Right now my family is facing, what I assume to be, a country town problem.
We have a cricket infestation.
Ok, I may be using the term infestation slightly out of context.
On a scale of 1 to 10. 1 being I seen one in the lounge room, 10 being the great mouse plagues of the 90’s. We’re sitting on a 2.
So yeah nothing too drastic, but I dare ANYONE who has had a cricket in their room, to tell me it’s no big deal.
Walking down the hall every night it’s like walking into the marshes.
G3 keeps making me check that her window is actually shut, and the only thing that seems to halt their incessant chippering is light.
It all started 2 weeks ago.
We’ve been doing some home reno’s outside. Fixing up carports, making a bikeport, and Dan built G2 and G3 a gymnastics beam. Awwww. He’s a good daddy.
Anyway, all of these jobs required the use of carpet.

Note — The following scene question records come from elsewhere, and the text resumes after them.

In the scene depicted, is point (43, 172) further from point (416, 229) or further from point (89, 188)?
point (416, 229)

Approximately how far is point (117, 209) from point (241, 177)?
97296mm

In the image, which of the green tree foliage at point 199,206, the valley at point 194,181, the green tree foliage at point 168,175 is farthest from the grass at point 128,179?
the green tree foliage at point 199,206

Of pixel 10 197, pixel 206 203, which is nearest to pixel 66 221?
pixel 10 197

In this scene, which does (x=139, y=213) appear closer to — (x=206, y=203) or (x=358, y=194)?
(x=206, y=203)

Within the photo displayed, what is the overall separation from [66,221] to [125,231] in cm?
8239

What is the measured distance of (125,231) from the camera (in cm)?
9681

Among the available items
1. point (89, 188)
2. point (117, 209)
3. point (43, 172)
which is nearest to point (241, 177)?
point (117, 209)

Carpet which has been sitting in rolls in the vacant lot next door, waiting to be used.
What Dan neglected to tell me, was that these rolls were harboring many, many families of rouge crickets.

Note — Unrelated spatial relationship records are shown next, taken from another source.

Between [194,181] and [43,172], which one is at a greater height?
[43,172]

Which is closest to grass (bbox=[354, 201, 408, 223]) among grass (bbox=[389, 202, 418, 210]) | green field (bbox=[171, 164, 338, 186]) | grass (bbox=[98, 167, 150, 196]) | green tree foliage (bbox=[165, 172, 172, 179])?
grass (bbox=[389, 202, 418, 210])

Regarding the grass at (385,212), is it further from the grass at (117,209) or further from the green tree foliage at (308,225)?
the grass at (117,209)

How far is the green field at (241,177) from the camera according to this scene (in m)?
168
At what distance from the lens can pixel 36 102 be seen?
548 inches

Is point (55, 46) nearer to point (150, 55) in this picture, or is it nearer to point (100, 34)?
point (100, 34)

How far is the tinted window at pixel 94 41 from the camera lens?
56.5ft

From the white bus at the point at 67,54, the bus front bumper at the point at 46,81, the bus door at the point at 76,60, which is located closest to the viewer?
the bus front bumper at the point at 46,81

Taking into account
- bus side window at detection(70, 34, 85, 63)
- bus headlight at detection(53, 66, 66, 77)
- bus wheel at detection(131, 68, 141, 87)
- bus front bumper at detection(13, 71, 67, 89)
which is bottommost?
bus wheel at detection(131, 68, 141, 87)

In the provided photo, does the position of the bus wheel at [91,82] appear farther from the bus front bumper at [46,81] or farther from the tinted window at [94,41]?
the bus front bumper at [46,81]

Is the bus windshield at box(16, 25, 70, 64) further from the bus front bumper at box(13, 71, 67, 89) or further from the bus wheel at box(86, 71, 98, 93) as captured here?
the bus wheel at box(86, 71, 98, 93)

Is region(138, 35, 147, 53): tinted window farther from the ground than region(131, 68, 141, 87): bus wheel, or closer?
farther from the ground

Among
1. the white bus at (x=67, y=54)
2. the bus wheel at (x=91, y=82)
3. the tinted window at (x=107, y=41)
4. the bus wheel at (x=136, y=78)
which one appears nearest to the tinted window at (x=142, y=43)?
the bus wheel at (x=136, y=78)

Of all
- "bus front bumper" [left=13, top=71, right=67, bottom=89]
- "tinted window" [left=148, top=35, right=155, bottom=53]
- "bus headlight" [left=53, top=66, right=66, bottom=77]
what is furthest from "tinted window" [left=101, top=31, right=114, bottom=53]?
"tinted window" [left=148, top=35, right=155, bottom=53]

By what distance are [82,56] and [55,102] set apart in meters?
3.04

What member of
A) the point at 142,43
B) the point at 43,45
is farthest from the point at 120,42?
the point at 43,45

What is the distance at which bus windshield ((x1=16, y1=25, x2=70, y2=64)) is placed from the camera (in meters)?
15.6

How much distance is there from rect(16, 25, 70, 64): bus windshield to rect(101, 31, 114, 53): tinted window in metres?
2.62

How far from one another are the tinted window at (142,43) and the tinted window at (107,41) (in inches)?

It probably took a week for it to dawn on me that there was a problem.
I mean, seeing 1 is nothing out of the ordinary.
But it was after shooing or releasing one every day that I started paying attention.

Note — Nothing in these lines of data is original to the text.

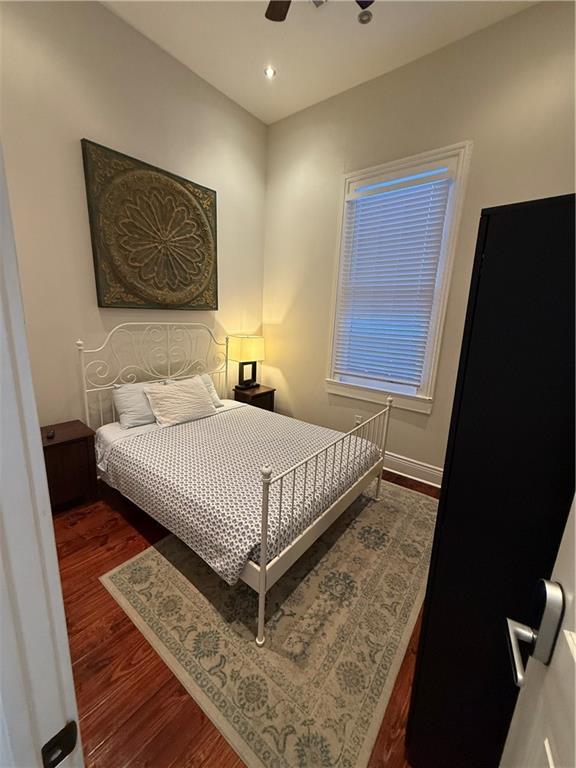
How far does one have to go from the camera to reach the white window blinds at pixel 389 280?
2730mm

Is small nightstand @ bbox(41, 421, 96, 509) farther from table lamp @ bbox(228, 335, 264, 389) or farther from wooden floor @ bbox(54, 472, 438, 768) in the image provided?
table lamp @ bbox(228, 335, 264, 389)

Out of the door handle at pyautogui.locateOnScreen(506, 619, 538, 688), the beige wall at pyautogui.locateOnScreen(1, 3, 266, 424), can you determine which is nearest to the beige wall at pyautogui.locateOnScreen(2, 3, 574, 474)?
the beige wall at pyautogui.locateOnScreen(1, 3, 266, 424)

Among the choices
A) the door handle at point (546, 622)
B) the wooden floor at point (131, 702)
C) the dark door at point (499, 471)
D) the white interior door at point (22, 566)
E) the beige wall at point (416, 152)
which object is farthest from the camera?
the beige wall at point (416, 152)

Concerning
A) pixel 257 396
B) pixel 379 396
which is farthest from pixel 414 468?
pixel 257 396

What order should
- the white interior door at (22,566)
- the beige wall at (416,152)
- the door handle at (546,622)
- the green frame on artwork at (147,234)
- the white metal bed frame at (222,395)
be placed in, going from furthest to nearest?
the green frame on artwork at (147,234) → the beige wall at (416,152) → the white metal bed frame at (222,395) → the door handle at (546,622) → the white interior door at (22,566)

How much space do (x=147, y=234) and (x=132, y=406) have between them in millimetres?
1505

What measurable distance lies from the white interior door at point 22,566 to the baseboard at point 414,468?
3002 millimetres

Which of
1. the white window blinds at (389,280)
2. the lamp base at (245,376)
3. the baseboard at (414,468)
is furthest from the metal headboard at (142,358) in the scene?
the baseboard at (414,468)

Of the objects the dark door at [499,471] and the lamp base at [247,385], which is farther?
the lamp base at [247,385]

Dan- Have you noticed all the crickets in here lately?
Me- Why yes, G1 and I were just discussing it. Weird hey?
Dan- Hmmm. I didn’t tell you, but the other day, when I rolled out that carpet in the carport, shit loads of crickets jumped out and went under the door to the house.
Me- Staring blankly.
Why he didn’t mention it? I don’t know. What I could have done? I don’t know either.
But the girls and I have now adopted a zero tolerance, deport on sight policy. Dan killed one (I know, I was very, very mad), and wants to bug bomb the house (again, boys!!!), but I believe our method to be far more efficient.
Plus G2 has fish, and so far their surviving quite well, which is new for us, so I don’t want to risk this lucky streak!
Anyway I think we’re nearly in the clear. Except for that one hiding out in my bathroom. Slowly driving me insane.
Until I find you, dear friend. I shall keep that door shut tight, pop a pillow over my head, and try and convince myself I’m camping.
I bet it’s a boy.
P.S We went to the Rural shop the other day and I felt like I was in my room! They have containers full of crickets for sale, no doubt for lizards, or weird naturalists to eat. I think I may have found a way to benefit from our invasion!!!